Virtualization takes multiple physical machines, virtualizes them and then runs them concurrently on a single server. The argument is that they are normally using little CPU so it's ok to run them all on a single box which will then run with a much higher CPU utilization, say 70/80%. The main issue is memory. Most boxes which are targets for consolation are usually older servers with slow CPUs. 5% on such a box might be 1% on a modern box. This means that many such older machines can be consolidated on to a newer more powerful server. However, while CPU is usually plentiful and cheap, the real issue is memory. That much memory can be expensive. DRAM cost goes through the roof when larger capacity DIMMs are required. This means that virtualization vendors typically recommend over committing the server memory. This basically means they are recommending swapping at the hypervisor level. This dramatically cuts the amount of memory required and lowers the TCO of the solution correspondingly.
C programs or scripts tend to respond well to paging. They typically have small working sets (active memory pages) and then rest of the process or virtual machine can be paged out without dramatically impacting the performance of the virtual machine. They typically don't regularly sweep the contents of their address space. Java, however, is a completely different animal. Java Virtual Machines only have one working set size, the whole virtual machine heap. The objects used by a Java application are typically randomly spread all over the address space of a process. Any timers which fire can cause much of the JVM to be paged in by the hypervisor and if a garbage collection is triggered then the whole JVM heap must be paged in from disk as the garbage collector sweeps ALL the memory, a very slow operation. This page in will cause other virtual machines to be paged out then they garbage collect and we get a ping pong effect. This behavior can cause major variances in response times for users of the applications hosted in the JVM. A garbage collection which normally completes in hundreds of milliseconds might take minutes to complete in such an environment and the applications within that JVM are frozen during this time. Many Java applications utilize timers for JDBC connection pooling, time outs, heart beating for cluster management and so on. The paging activity wreaks havoc on these kinds of time sensitive operations and will cause most Java applications to behave very erratically if not fail completely. Any kind of clustering framework will not survive a paging environment due to the timing sensitive nature of heart beating and similar code.

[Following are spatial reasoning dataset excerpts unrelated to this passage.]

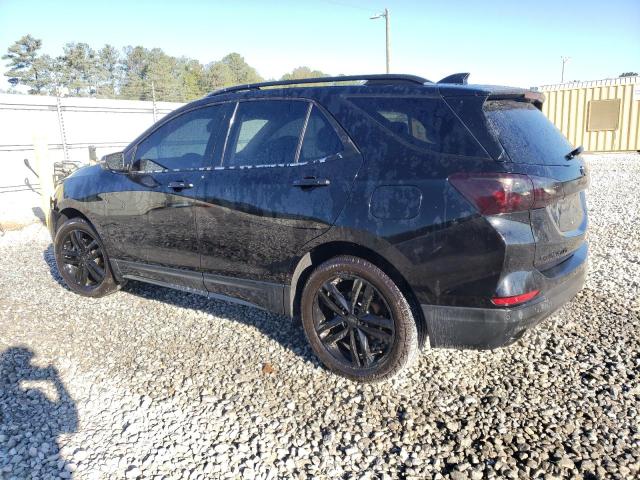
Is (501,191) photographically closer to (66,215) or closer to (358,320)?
(358,320)

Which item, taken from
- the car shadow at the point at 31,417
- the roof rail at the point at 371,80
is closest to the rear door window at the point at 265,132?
the roof rail at the point at 371,80

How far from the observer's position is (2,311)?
467 centimetres

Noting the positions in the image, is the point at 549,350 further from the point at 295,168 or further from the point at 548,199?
the point at 295,168

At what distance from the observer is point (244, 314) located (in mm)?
4453

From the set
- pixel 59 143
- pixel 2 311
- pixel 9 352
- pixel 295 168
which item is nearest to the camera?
pixel 295 168

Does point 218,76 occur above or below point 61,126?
above

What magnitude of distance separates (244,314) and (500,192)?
2619mm

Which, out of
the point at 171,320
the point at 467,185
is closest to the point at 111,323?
the point at 171,320

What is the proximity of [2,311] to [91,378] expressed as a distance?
75.1 inches

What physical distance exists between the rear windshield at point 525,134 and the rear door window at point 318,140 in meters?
0.93

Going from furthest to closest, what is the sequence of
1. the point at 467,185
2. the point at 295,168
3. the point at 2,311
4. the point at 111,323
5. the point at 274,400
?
the point at 2,311
the point at 111,323
the point at 295,168
the point at 274,400
the point at 467,185

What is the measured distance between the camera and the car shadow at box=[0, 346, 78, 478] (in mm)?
2535

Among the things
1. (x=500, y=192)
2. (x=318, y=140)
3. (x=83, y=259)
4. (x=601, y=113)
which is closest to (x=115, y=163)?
(x=83, y=259)

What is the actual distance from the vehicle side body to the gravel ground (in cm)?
44
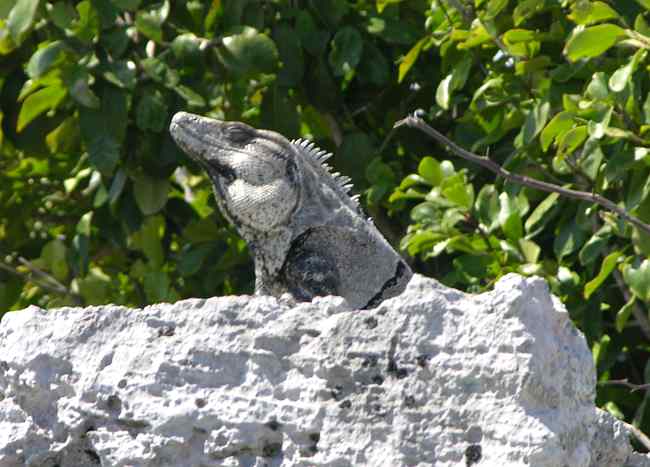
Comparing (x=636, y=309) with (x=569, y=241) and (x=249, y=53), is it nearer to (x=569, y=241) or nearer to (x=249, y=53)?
(x=569, y=241)

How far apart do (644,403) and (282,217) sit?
2.19 m

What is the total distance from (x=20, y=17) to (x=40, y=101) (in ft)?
1.75

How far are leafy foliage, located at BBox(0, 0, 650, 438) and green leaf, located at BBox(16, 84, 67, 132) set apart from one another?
0.01m

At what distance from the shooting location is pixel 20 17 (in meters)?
6.80

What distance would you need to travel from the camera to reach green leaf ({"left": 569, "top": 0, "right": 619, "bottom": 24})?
232 inches

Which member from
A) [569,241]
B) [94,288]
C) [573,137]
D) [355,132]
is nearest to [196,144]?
[573,137]

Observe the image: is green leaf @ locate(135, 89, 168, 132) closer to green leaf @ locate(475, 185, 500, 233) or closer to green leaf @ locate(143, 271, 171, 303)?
green leaf @ locate(143, 271, 171, 303)

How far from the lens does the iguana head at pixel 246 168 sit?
15.9 feet

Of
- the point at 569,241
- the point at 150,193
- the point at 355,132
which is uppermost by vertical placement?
the point at 569,241

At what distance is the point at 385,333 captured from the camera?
352 cm

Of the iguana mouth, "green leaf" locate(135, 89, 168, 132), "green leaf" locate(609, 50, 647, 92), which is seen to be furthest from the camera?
"green leaf" locate(135, 89, 168, 132)

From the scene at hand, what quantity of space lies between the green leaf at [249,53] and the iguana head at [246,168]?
201 cm

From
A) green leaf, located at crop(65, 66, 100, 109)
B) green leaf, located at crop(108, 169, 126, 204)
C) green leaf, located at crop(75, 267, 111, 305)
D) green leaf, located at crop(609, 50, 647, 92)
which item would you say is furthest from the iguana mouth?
green leaf, located at crop(75, 267, 111, 305)

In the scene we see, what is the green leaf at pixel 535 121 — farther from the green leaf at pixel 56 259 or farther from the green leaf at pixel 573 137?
the green leaf at pixel 56 259
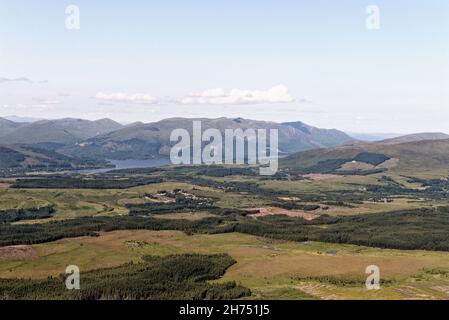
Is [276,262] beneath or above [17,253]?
beneath

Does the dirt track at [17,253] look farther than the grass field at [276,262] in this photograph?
Yes

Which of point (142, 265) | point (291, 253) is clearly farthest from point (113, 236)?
point (291, 253)

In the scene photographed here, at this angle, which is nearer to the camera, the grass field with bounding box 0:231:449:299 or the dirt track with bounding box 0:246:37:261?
the grass field with bounding box 0:231:449:299

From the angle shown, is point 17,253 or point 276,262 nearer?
point 276,262

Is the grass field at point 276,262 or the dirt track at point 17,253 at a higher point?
the dirt track at point 17,253

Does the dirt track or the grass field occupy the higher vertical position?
the dirt track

Java Virtual Machine technology needs to be improved to that it can cooperate with the host operating system or hypervisor to minimize its working set which should allow it to be paged more efficiently but garbage collection will likely still remain a tough problem to beat in an environment that is actively paging. Any virtualization vendor will struggle to keep a customer happy in an over committed memory virtualized system. These systems are frequently sold to customers with the assurance that over committing the memory is ok but this usually results in the customer being unsatisfied and then complaining to the Java application vendor about poor performance or unstable behavior. The response to these questions will likely be "Don't overcommit your memory!". The response is usually "But, the virtualization vendor said it was ok otherwise the system becomes very expensive…" and the final response from the application server vendor will be "Yep, thats right…"
Solid state disks for paging might help with the situation. But, any stateful application server with timing sensitive code will likely still encounter some issues in such as environment because of the jitter introduced by paging. WebSphere includes code to check for such jittery environments. It's a simple alarm which fires periodically and simply checks that it is fired when it expected to be fired. If the timer discovers that its several seconds later than it expected then it logs a message indicating CPU starvation is occurring. This only happened in the past on machines whose operating systems were paging OR on machines running hundreds of JVMs which suddenly all get busy and overwhelm the CPU capacity of the server. Imagine 500 threads that are all CPU bound running on a 8 core box. If each thread runs for 200ms when it gains the CPU then one second can service about 40 threads. This means around 12 seconds will elapse for any given thread before it even RUNS again. This is unacceptable for any timeout style operations with resolutions lower than that. We are seeing customers now reporting problems in virtualized servers where they have overcommitted the memory and while the local operating system is not paging, the hypervisor is. The result is the same. Erratic behavior.
In summary, this kind of behavior is not new. It's been seen before on systems which page or are simply overloaded. Either way the system was either out of CPU or out of memory or BOTH. Customers running virtualized systems need to be very careful when overcommitting either resource if predictable application behavior is required.